**Exercise instructions:** Copy each of the items below word for word, keeping every character and line break unchanged.

**Items in a dataset:**
--- Start ---
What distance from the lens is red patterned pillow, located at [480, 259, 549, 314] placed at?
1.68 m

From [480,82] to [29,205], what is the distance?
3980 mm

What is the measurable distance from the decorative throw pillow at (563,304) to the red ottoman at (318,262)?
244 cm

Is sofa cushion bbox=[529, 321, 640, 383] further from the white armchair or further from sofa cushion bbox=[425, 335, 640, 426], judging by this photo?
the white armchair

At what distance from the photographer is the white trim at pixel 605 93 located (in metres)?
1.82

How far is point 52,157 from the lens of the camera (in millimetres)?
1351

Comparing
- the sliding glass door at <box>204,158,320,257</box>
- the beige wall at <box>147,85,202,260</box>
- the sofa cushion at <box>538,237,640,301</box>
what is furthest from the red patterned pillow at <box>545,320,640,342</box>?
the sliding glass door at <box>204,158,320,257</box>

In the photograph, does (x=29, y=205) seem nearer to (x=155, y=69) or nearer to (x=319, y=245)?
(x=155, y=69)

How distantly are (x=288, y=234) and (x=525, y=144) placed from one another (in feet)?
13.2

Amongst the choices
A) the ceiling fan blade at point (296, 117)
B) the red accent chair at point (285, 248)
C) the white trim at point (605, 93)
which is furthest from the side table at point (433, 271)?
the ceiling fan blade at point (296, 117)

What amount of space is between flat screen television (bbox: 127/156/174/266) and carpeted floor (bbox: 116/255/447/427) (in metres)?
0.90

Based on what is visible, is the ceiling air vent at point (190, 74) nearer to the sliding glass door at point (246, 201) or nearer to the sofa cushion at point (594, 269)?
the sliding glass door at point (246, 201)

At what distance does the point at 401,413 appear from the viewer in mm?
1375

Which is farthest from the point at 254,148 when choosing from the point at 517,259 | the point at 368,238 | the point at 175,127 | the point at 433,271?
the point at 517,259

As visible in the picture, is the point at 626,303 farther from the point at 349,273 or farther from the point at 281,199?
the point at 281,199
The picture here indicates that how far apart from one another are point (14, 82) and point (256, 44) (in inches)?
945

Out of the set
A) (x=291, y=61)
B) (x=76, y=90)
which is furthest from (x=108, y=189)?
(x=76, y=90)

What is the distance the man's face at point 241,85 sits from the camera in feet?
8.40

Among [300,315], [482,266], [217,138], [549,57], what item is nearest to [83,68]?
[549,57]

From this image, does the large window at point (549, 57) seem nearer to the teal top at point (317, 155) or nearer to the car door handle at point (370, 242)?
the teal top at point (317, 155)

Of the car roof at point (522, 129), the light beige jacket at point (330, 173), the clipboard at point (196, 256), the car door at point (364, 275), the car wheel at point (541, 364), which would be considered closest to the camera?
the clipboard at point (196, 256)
--- End ---
**Result:**
What distance from the lens is red patterned pillow, located at [480, 259, 549, 314] placed at?
1.68 m

From [480,82] to [29,205], what is the distance?
3980 mm

What is the measurable distance from the decorative throw pillow at (563,304) to the red ottoman at (318,262)?
244 cm

Is sofa cushion bbox=[529, 321, 640, 383] further from the white armchair or further from sofa cushion bbox=[425, 335, 640, 426], judging by this photo?
the white armchair

At what distance from the photographer is the white trim at pixel 605 93 located (in metres)?
1.82

How far is point 52,157 from the lens of the camera (in millimetres)?
1351

Comparing
- the sliding glass door at <box>204,158,320,257</box>
- the beige wall at <box>147,85,202,260</box>
- the sofa cushion at <box>538,237,640,301</box>
what is furthest from the red patterned pillow at <box>545,320,640,342</box>?
the sliding glass door at <box>204,158,320,257</box>

In the photograph, does (x=29, y=205) seem nearer to (x=155, y=69) or nearer to (x=319, y=245)?
(x=155, y=69)

How distantly are (x=288, y=234) and (x=525, y=144) placed from one another (in feet)?
13.2

Amongst the choices
A) the ceiling fan blade at point (296, 117)
B) the red accent chair at point (285, 248)
C) the white trim at point (605, 93)
which is furthest from the side table at point (433, 271)?
the ceiling fan blade at point (296, 117)

What amount of space is between flat screen television (bbox: 127/156/174/266) and carpeted floor (bbox: 116/255/447/427) (in metres)?
0.90

Based on what is visible, is the ceiling air vent at point (190, 74) nearer to the sliding glass door at point (246, 201) or nearer to the sofa cushion at point (594, 269)?
the sliding glass door at point (246, 201)

At what distance does the point at 401,413 appear from the viewer in mm?
1375

Which is farthest from the point at 254,148 when choosing from the point at 517,259 | the point at 368,238 | the point at 175,127 | the point at 433,271?
the point at 517,259

As visible in the picture, is the point at 626,303 farther from the point at 349,273 or farther from the point at 281,199?
the point at 281,199
The picture here indicates that how far apart from one another are point (14, 82) and point (256, 44) (in inches)?
945

Out of the set
A) (x=291, y=61)
B) (x=76, y=90)
which is furthest from (x=108, y=189)?
(x=76, y=90)

What is the distance the man's face at point 241,85 sits from the camera in feet?
8.40

Among [300,315], [482,266], [217,138], [549,57], what item is nearest to [83,68]?
[549,57]

From this image, does the large window at point (549, 57) seem nearer to the teal top at point (317, 155) or nearer to the car door handle at point (370, 242)?
the teal top at point (317, 155)

Of the car roof at point (522, 129), the light beige jacket at point (330, 173), the clipboard at point (196, 256), the car door at point (364, 275), the car wheel at point (541, 364), which would be considered closest to the camera?
the clipboard at point (196, 256)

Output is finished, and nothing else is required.